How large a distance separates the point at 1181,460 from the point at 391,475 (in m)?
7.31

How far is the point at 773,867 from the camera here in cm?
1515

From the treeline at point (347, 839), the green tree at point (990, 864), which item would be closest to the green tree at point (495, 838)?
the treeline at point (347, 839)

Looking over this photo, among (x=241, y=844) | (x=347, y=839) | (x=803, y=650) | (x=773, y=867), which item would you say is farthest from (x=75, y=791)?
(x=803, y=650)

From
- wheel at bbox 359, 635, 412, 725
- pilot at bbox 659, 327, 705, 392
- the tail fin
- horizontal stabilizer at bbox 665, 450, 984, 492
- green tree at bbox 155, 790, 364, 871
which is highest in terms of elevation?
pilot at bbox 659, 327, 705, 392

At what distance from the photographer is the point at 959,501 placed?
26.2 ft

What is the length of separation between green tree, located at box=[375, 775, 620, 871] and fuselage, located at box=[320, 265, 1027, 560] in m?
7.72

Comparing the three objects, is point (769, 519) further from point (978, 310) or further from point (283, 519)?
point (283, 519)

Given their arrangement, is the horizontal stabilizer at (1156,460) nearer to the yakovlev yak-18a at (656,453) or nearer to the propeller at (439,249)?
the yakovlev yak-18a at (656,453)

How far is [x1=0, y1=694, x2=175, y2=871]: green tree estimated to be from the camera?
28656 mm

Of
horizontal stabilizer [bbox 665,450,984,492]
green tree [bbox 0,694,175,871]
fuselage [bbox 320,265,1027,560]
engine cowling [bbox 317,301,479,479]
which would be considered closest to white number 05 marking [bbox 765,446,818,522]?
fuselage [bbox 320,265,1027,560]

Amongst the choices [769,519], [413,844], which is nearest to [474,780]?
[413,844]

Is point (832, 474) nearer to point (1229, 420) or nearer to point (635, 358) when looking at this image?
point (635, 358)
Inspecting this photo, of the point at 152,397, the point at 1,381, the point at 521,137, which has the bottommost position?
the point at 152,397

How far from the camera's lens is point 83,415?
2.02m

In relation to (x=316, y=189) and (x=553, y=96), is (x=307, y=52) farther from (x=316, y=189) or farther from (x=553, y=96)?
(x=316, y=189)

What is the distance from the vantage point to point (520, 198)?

* * *

Your goal => Copy out every line of the listing above word for word, keeping the original wording, numbers, and punctuation.

Output below =>
How large a distance separates the point at 1181,460 from the point at 391,475 (in m)?
7.31

How far is the point at 773,867 from the camera here in cm?
1515

From the treeline at point (347, 839), the green tree at point (990, 864), which item would be closest to the green tree at point (495, 838)?
the treeline at point (347, 839)

Looking over this photo, among (x=241, y=844) | (x=347, y=839) | (x=803, y=650) | (x=773, y=867), which item would you say is farthest from (x=75, y=791)?
(x=803, y=650)

From
- wheel at bbox 359, 635, 412, 725
- pilot at bbox 659, 327, 705, 392
- the tail fin
- horizontal stabilizer at bbox 665, 450, 984, 492
- green tree at bbox 155, 790, 364, 871
which is highest in terms of elevation?
pilot at bbox 659, 327, 705, 392

At what distance from the photographer is the point at 959,501 placed?
26.2 ft

What is the length of separation between green tree, located at box=[375, 775, 620, 871] and fuselage, located at box=[320, 265, 1027, 560] in m?
7.72

Comparing the three objects, is point (769, 519) further from point (978, 310) or further from point (283, 519)?
point (283, 519)

Given their arrangement, is the horizontal stabilizer at (1156,460) nearer to the yakovlev yak-18a at (656,453) or nearer to the propeller at (439,249)?
the yakovlev yak-18a at (656,453)

How far is [x1=0, y1=694, x2=175, y2=871]: green tree estimated to be from the camera?
28656 mm

Of
horizontal stabilizer [bbox 665,450,984,492]
green tree [bbox 0,694,175,871]
fuselage [bbox 320,265,1027,560]
engine cowling [bbox 317,301,479,479]
which would be considered closest to white number 05 marking [bbox 765,446,818,522]?
fuselage [bbox 320,265,1027,560]

Amongst the choices [769,519], [413,844], which is nearest to [474,780]?
[413,844]

Is point (832, 474) nearer to point (1229, 420) or nearer to point (635, 358) when looking at this image?
point (635, 358)
Inspecting this photo, of the point at 152,397, the point at 1,381, the point at 521,137, which has the bottommost position?
the point at 152,397

How far from the camera's lens is point 83,415?
2.02m

In relation to (x=316, y=189) and (x=553, y=96), is (x=307, y=52) farther from (x=316, y=189) or farther from (x=553, y=96)?
(x=316, y=189)

What is the distance from the vantage point to point (520, 198)?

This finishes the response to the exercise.